Each query is passed through the complete RAG pipeline, which retrieves relevant chunks from the document and generates an answer using the retrieved context. The results demonstrate that the system correctly retrieves meaningful information and produces relevant responses.


In [None]:
test_queries = [
    "Question 1: Ask something factual based on your document.",
    "Question 2: Ask for an explanation of a concept mentioned.",
    "Question 3: Ask for a summary of a specific section or topic."
]

for i, q in enumerate(test_queries, start=1):
    print("=" * 70)
    print(f"Test Query {i}: {q}")
    print("=" * 70)
    response = rag_pipeline(q, top_k=4)
    print(response)
    print("\n")


Test Query 1: Question 1: Ask something factual based on your document.
RAG Answer (stub):
I will base my answer only on the provided context.

Question: Question 1: Ask something factual based on your document.

Context (truncated):
Artificial Intelligence (AI) is the branch of computer science that focuses on creating systems
capable of performing tasks that normally require human intelligence.
Machine Learning is a subset of AI that enables systems to learn from data without being explicitly
programmed.
There are three main types of Machine Learning: Supervised Learning, Unsupervised Learning,
and Reinforcement Learning.
Supervised Learning uses labeled data to train models.

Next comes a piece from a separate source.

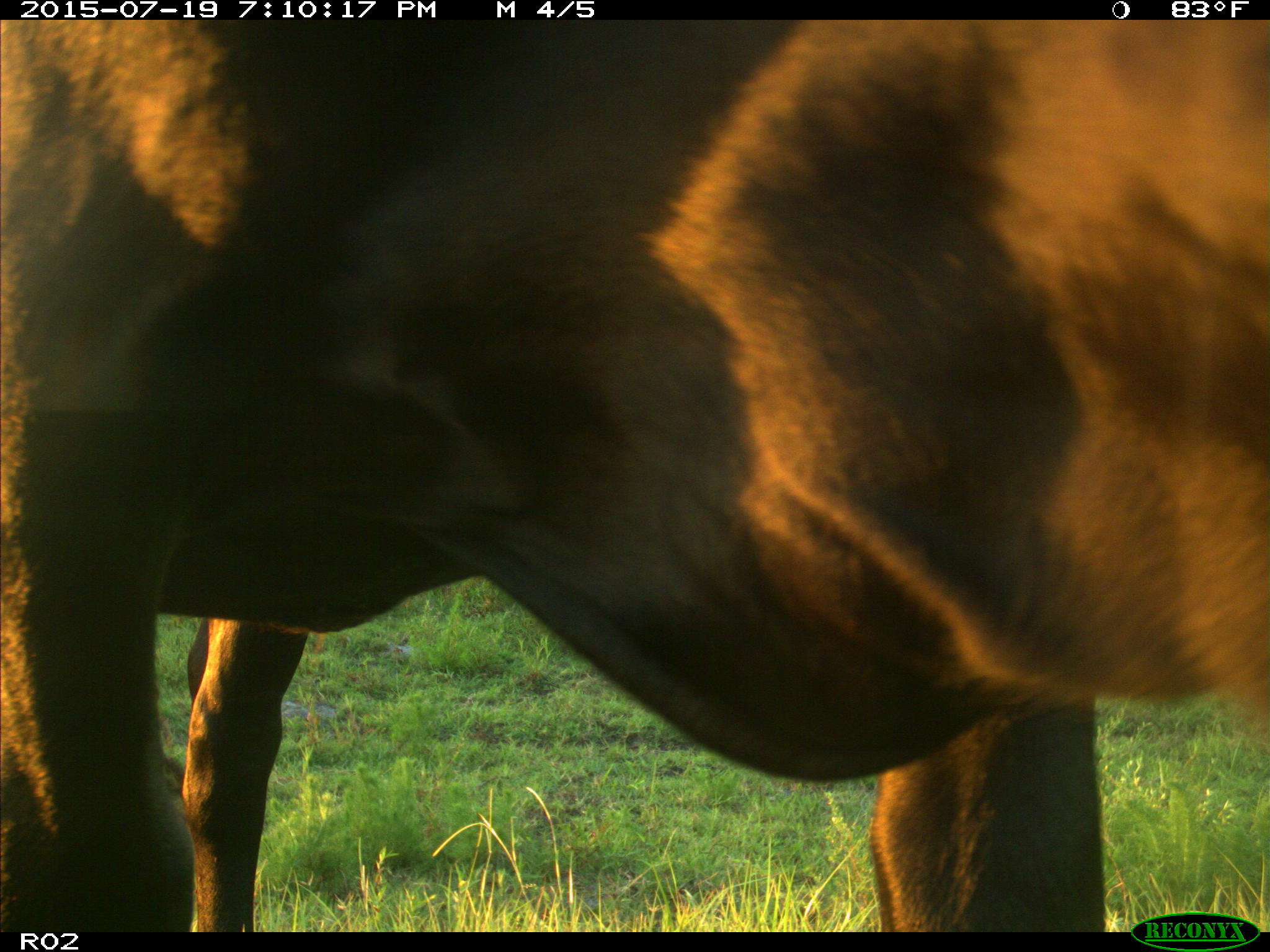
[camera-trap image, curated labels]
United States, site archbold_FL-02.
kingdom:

Common examples include classification
and regression.
Unsupervised Learning works with unlabeled data and is mainly used for clustering and association
tasks.
Reinforcement Learning is based on reward and punishment and is widely used in robotics


Test Query 2: Question 2: Ask for an explanation of a concept m

## 9. Future Improvements
The current RAG system works correctly, but it can be improved further in the following ways:

1. **Use a real Large Language Model (LLM):**  
   Instead of a simple answer generation stub, a real LLM like OpenAI or open-source models can be integrated to generate more natural and detailed answers.

2. **Improve Chunking Strategy:**  
   Advanced chunking techniques such as semantic chunking can be used instead of fixed-size chunking to improve retrieval accuracy.

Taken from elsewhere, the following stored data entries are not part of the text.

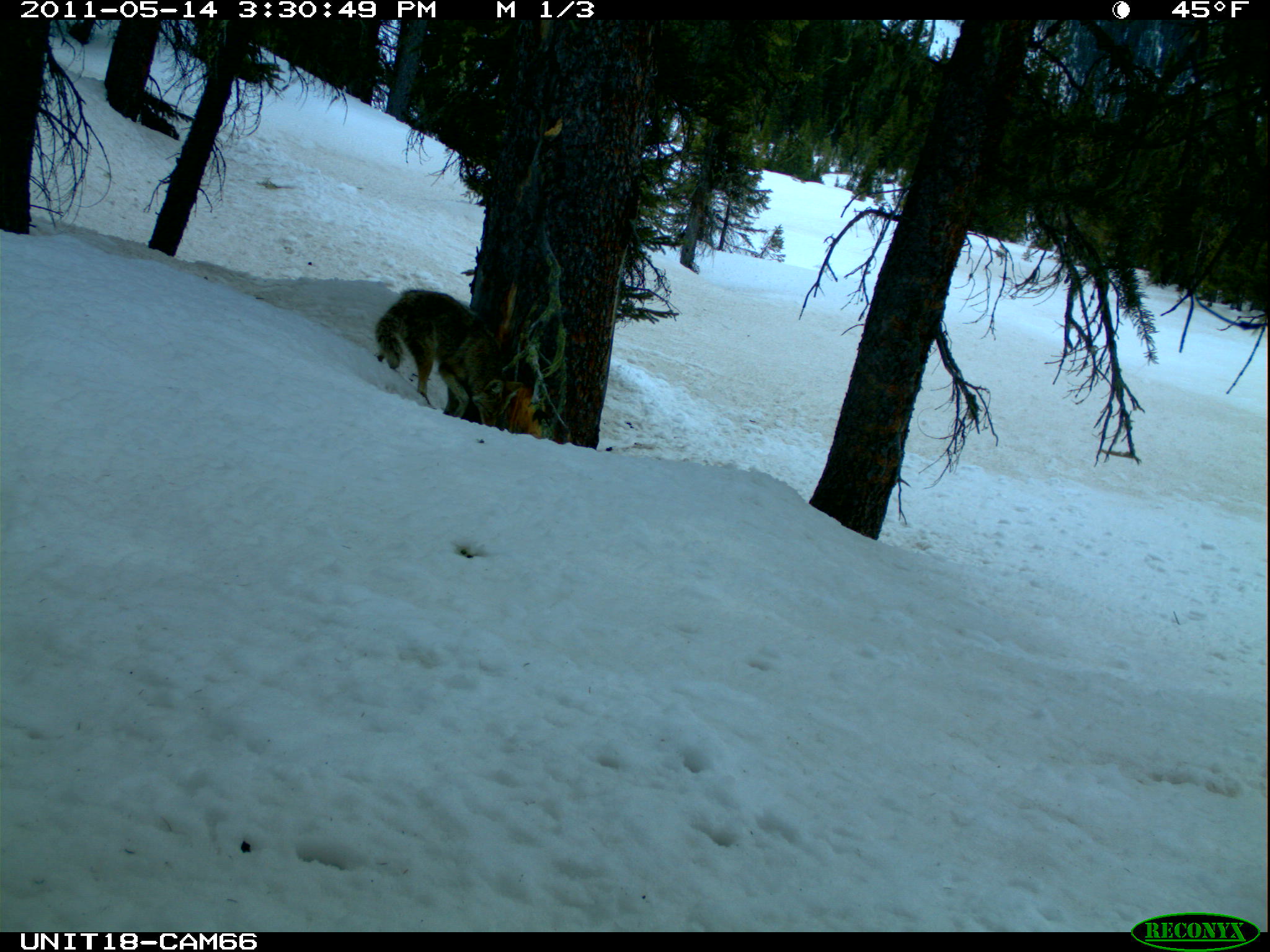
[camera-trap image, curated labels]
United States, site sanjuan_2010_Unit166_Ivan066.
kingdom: Animalia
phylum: Chordata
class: Mammalia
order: Carnivora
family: Canidae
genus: Canis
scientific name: Canis latrans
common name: coyote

3. **Apply Reranking or Hybrid Search:**  
   Combining keyword-based search with vector search or adding reranking can improve the relevance of retrieved chunks.

4. **Add Metadata Filtering:**  
   Metadata such as page numbers or section titles can be stored and used to filter results more effectively.

5. **User Interface Integration:**  
   A simple web interface using Streamlit or Gradio can be added to make the system easier for users to interact with.

These improvements can enhance performance, usability, and overall system accuracy.


## 10. README / Report

### Project Overview
This project implements a Retrieval-Augmented Generation (RAG) system that answers user queries based on the content of an uploaded document. The system retrieves relevant information from the document and then generates answers using that retrieved context. This approach helps in improving answer accuracy and reduces incorrect or hallucinated responses.

### Tools & Libraries Used
- Python  
- Google Colab  
- SentenceTransformers  
- FAISS  
- pdfplumber  
- NumPy  

### How to Run the Notebook
1. Open the notebook in Google Colab  
2. Upload a PDF document when prompted  
3. Run all cells in sequence  
4. Enter queries to get answers based on the document  

### Conclusion
The implemented RAG system successfully demonstrates document-based question answering using retrieval and semantic search techniques. It fulfills all the requirements of the assignment and provides a strong foundation for further improvements.